begin Material provided

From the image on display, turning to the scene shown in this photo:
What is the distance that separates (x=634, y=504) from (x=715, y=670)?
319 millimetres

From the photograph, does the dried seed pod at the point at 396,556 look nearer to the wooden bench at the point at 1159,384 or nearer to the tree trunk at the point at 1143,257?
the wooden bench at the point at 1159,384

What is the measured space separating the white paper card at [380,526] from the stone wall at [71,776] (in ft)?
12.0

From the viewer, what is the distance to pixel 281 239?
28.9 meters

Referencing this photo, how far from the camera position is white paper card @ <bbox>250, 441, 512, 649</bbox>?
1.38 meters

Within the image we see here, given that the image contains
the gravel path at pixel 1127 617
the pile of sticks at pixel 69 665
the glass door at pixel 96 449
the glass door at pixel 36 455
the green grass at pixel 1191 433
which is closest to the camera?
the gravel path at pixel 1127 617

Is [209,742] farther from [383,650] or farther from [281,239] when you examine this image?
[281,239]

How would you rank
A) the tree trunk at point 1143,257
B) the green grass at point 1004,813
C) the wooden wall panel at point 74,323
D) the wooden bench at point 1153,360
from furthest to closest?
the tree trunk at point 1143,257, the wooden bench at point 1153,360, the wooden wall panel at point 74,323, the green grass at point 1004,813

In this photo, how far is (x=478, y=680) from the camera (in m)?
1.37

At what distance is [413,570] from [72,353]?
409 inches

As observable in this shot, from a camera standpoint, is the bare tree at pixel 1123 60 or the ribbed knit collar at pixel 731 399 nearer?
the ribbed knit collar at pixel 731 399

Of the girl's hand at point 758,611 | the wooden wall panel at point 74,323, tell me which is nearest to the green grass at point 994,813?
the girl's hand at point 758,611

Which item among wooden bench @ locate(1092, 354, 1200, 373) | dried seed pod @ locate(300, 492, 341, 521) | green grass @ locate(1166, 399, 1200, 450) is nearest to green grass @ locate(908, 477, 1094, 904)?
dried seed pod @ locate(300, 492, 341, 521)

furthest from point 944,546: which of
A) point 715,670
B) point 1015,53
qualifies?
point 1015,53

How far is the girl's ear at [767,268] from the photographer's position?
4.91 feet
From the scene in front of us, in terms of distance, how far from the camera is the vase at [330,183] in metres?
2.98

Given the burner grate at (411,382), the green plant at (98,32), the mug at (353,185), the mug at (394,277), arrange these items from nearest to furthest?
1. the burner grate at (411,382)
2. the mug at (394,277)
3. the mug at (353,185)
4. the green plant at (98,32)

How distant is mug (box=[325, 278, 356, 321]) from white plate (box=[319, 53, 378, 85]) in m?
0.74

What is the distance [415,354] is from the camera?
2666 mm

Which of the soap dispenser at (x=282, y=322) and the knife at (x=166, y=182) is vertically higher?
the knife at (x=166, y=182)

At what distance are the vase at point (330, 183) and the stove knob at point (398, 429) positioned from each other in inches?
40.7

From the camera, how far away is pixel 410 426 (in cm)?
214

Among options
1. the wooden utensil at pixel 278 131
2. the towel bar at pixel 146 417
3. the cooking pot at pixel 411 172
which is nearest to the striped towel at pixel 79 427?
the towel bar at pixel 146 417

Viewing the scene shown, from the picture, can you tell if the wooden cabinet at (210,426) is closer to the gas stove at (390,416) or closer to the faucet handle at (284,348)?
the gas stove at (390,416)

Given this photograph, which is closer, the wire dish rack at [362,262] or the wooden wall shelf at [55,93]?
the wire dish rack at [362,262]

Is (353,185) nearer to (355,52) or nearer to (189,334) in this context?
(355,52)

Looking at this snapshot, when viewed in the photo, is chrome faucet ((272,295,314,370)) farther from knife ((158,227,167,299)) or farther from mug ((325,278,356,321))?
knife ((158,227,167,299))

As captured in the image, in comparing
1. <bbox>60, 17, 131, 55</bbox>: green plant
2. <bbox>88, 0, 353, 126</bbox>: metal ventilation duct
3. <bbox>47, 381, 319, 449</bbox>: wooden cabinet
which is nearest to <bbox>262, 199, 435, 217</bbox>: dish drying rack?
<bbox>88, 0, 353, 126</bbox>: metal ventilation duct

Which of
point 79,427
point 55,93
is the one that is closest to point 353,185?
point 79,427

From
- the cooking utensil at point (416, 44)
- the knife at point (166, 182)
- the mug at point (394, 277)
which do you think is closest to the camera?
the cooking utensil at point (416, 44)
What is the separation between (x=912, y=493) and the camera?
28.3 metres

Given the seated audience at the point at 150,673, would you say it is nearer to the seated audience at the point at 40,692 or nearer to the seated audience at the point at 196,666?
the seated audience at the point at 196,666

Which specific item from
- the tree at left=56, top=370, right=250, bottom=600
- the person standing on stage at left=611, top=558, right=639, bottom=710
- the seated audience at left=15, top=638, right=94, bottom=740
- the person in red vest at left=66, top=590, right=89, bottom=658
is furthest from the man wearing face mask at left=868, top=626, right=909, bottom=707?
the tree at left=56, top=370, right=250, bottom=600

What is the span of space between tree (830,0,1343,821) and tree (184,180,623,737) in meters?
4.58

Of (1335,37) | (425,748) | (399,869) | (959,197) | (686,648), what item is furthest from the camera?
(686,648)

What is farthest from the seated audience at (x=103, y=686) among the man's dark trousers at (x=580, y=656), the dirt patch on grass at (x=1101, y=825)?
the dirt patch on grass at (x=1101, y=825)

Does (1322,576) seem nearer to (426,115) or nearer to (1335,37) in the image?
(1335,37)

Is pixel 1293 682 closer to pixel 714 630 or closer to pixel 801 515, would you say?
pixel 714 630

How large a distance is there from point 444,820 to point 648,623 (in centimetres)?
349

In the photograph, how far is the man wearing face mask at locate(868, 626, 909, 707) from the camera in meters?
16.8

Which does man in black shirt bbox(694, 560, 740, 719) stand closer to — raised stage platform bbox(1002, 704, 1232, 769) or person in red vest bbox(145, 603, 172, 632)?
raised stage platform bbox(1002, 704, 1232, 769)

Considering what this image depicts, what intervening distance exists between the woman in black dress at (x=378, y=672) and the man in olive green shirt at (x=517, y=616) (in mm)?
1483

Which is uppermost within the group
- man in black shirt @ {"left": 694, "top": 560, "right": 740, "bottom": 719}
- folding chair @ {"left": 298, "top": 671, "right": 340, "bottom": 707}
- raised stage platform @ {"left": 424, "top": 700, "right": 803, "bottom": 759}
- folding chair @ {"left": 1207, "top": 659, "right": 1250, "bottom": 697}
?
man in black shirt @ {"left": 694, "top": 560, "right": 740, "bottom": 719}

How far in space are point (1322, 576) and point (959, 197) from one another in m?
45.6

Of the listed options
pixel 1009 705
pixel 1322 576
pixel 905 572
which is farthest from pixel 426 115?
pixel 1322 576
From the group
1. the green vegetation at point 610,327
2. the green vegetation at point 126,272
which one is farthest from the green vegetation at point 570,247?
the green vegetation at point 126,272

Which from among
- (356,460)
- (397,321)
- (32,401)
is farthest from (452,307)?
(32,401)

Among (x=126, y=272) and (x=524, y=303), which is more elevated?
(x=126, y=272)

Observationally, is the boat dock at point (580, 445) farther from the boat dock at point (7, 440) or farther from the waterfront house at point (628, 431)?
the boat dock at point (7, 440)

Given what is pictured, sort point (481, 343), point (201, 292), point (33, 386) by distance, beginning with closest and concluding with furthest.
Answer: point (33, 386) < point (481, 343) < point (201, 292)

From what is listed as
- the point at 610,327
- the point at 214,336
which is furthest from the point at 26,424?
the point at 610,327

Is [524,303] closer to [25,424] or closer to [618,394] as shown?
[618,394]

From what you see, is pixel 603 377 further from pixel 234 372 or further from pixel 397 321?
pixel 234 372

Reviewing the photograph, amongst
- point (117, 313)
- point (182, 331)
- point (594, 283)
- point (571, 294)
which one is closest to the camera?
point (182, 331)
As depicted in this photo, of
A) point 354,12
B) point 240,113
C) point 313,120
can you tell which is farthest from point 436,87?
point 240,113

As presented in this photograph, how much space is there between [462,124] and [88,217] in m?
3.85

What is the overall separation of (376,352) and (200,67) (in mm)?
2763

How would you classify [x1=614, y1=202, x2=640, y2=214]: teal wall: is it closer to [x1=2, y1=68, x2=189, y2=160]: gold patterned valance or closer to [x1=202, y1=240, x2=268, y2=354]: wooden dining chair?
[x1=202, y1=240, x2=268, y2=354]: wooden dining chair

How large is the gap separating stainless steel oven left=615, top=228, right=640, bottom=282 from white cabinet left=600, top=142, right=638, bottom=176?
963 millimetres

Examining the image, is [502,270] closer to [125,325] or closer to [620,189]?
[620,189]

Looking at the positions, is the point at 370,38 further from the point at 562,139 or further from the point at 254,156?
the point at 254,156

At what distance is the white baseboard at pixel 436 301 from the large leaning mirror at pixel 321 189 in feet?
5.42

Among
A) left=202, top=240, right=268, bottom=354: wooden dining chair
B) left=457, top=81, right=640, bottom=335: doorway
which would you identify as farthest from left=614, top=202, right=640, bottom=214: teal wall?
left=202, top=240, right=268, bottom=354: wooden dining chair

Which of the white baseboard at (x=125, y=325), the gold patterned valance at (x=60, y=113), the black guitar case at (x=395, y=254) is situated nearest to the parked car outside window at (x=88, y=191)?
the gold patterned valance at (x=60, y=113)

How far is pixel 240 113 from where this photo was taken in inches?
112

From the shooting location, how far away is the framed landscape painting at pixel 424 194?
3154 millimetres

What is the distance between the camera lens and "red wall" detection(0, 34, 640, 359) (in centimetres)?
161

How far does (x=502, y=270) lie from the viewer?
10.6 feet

end Material provided

What the task asks:
Pull out every line of the items above that contains the word "burner". Treat uppercase and lowercase as different.

Result of this task:
Given the burner grate at (411,382), the green plant at (98,32), the mug at (353,185), the mug at (394,277), arrange these items from nearest to furthest?
1. the burner grate at (411,382)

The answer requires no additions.